__Text excerpt__:
- Born: 8 October 1926 Sheffield, West Riding of Yorkshire
- Died: 18 June 2008 (aged 81)
- Occupation: Education Activist

= Stella Greenall =

Stella Margaret Greenall (8 October 1926 – 18 June 2008), born Stella Draycott, was an education activist and adviser to the United Kingdom government. Between 1952 and 1975 she worked at the National Union of Students of the United Kingdom (NUS) and during this time was instrumental in the creation of a universal system of grants for higher education students in Britain.

==Early life==
Born in Sheffield, and a pupil at High Storrs Grammar School for Girls, she attended St Hugh's College, Oxford.

==Work with NUS==
Greenall was first involved with NUS as a student in the 1940s. She was later employed as a member of staff in 1952, and during her tenure she played a key role in developing the union's education and welfare campaigns, especially around student finance. She was known as a formidable negotiator, and this culminated in the introduction, in 1962, of mandatory grants for all higher education students in the UK, a system which was in large part unchanged until the introduction of tuition fees in 1998.

__Action item__: According to the Stella Greenall biography above, in what year were mandatory grants for all higher education students in the UK introduced?

__The data__:
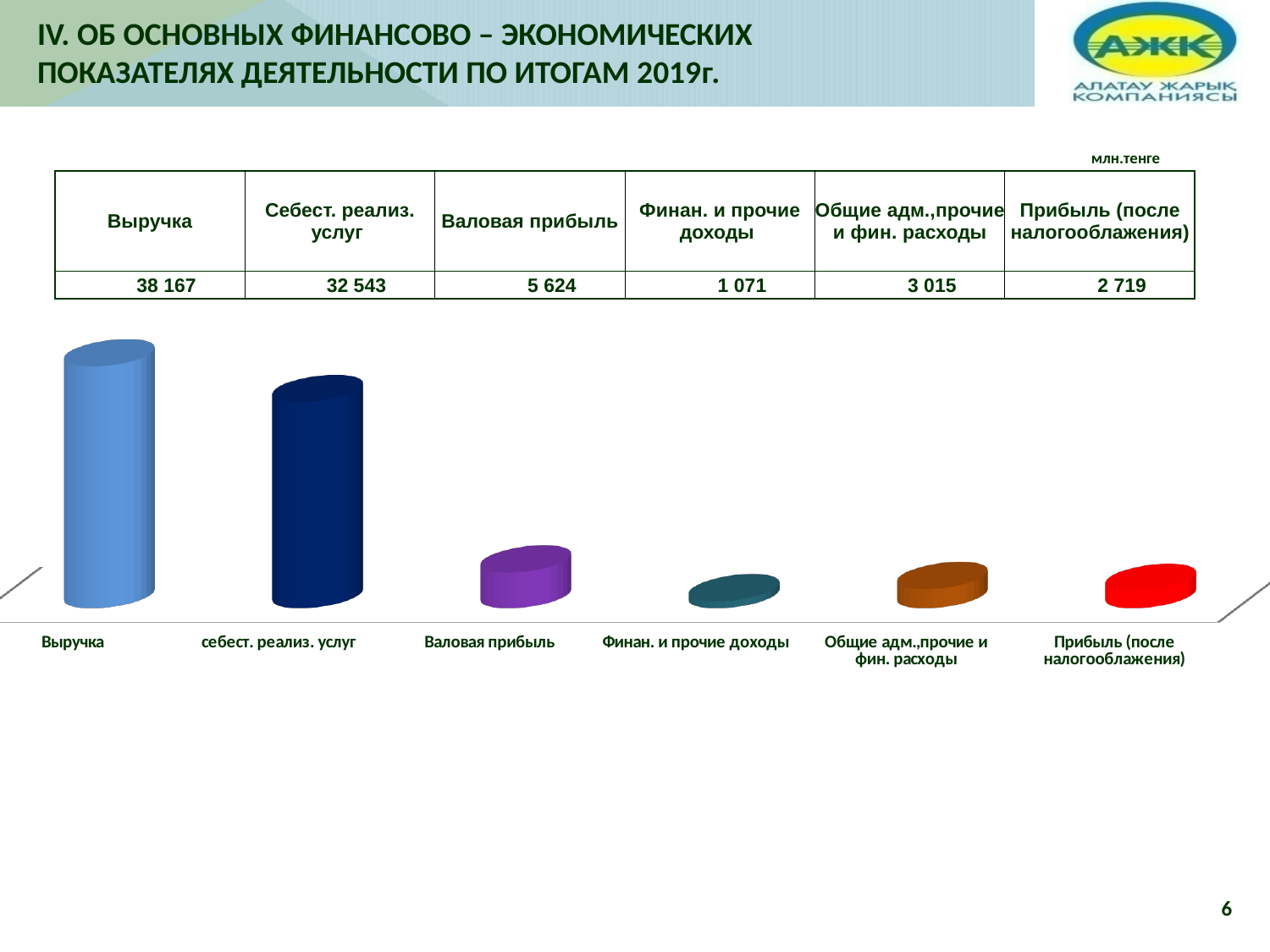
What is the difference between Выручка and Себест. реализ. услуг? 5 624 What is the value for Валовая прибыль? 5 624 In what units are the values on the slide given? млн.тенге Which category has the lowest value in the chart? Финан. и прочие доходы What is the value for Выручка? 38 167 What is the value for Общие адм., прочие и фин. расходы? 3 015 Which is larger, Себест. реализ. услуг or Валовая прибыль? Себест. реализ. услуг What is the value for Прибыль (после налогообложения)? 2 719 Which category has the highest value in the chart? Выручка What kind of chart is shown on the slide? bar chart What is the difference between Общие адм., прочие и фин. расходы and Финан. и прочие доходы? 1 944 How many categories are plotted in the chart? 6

* * *

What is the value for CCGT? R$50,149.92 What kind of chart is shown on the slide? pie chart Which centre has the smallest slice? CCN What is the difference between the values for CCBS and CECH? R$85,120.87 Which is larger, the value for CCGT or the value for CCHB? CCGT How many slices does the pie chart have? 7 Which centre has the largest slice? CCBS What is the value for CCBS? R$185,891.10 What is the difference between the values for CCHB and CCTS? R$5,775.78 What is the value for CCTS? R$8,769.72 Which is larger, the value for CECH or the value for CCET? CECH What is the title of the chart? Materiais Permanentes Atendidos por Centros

__Expected output__: 1962